(Descrizione del compito): Riscrivi il passo del testo sulla strage di Paderno Dugnano da "Riccardo Chiarioni è" fino a "tra gli osservatori." compreso, mettendo "abitazione" al posto di "villetta".

(Testo in esame):

Riccardo Chiarioni è un giovane che, nella notte tra il 31 agosto e il primo settembre 2024, all’età di 17 anni, ha commesso una delle stragi familiari più drammatiche degli ultimi anni nel Milanese, uccidendo a coltellate il padre, la madre e il fratello dodicenne all’interno della loro villetta a Paderno Dugnano.
Il fatto, che ha provocato un enorme sgomento e dibattito nell’opinione pubblica, è stato recentemente oggetto di un processo presso il Tribunale per i minorenni di Milano, con una sentenza che ha destato reazioni sia tra la difesa che tra gli osservatori.
La vicenda si è svolta in un clima di apparente normalità, interrotta dalla tragica notte che ha segnato la fine di una famiglia.
Riccardo, oggi diciottenne, era uno studente che frequentava il liceo e, secondo quanto emerso dalle perizie psichiatriche, viveva in una condizione di forte disagio interiore, oscillando tra la realtà e un mondo di fantasia da lui stesso definito della “immortalità”.
Questo spazio immaginario, secondo gli esperti, sarebbe stato per il ragazzo una sorta di rifugio, un luogo in cui proiettare le proprie aspirazioni e frustrazioni, fino a convincersi che per raggiungerlo dovesse liberarsi di tutti gli affetti familiari.
Durante il processo, Riccardo ha ripercorso i dettagli della strage senza fornire un movente preciso, limitandosi a raccontare di voler “cancellare la mia vita di prima”.

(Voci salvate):
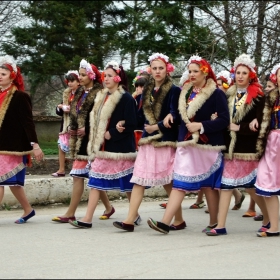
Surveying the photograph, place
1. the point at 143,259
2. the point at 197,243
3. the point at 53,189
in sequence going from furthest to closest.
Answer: the point at 53,189 → the point at 197,243 → the point at 143,259

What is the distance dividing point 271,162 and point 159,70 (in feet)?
5.24

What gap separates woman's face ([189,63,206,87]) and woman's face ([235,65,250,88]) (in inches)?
14.5

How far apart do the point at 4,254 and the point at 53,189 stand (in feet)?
13.0

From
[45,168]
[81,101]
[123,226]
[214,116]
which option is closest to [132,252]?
[123,226]

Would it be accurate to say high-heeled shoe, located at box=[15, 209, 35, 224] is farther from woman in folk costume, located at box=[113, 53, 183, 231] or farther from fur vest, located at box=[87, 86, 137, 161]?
woman in folk costume, located at box=[113, 53, 183, 231]

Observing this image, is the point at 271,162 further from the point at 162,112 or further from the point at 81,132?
the point at 81,132

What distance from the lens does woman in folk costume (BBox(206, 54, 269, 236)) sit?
302 inches

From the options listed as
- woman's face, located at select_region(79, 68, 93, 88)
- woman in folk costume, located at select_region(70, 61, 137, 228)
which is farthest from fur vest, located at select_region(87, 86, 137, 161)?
woman's face, located at select_region(79, 68, 93, 88)

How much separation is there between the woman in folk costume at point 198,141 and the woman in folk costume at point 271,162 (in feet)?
1.39

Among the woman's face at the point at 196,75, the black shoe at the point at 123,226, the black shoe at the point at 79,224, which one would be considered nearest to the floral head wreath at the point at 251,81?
the woman's face at the point at 196,75

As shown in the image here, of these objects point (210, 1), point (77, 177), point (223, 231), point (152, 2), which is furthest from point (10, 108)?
point (152, 2)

(Risultato atteso):
Riccardo Chiarioni è un giovane che, nella notte tra il 31 agosto e il primo settembre 2024, all’età di 17 anni, ha commesso una delle stragi familiari più drammatiche degli ultimi anni nel Milanese, uccidendo a coltellate il padre, la madre e il fratello dodicenne all’interno della loro abitazione a Paderno Dugnano.
Il fatto, che ha provocato un enorme sgomento e dibattito nell’opinione pubblica, è stato recentemente oggetto di un processo presso il Tribunale per i minorenni di Milano, con una sentenza che ha destato reazioni sia tra la difesa che tra gli osservatori.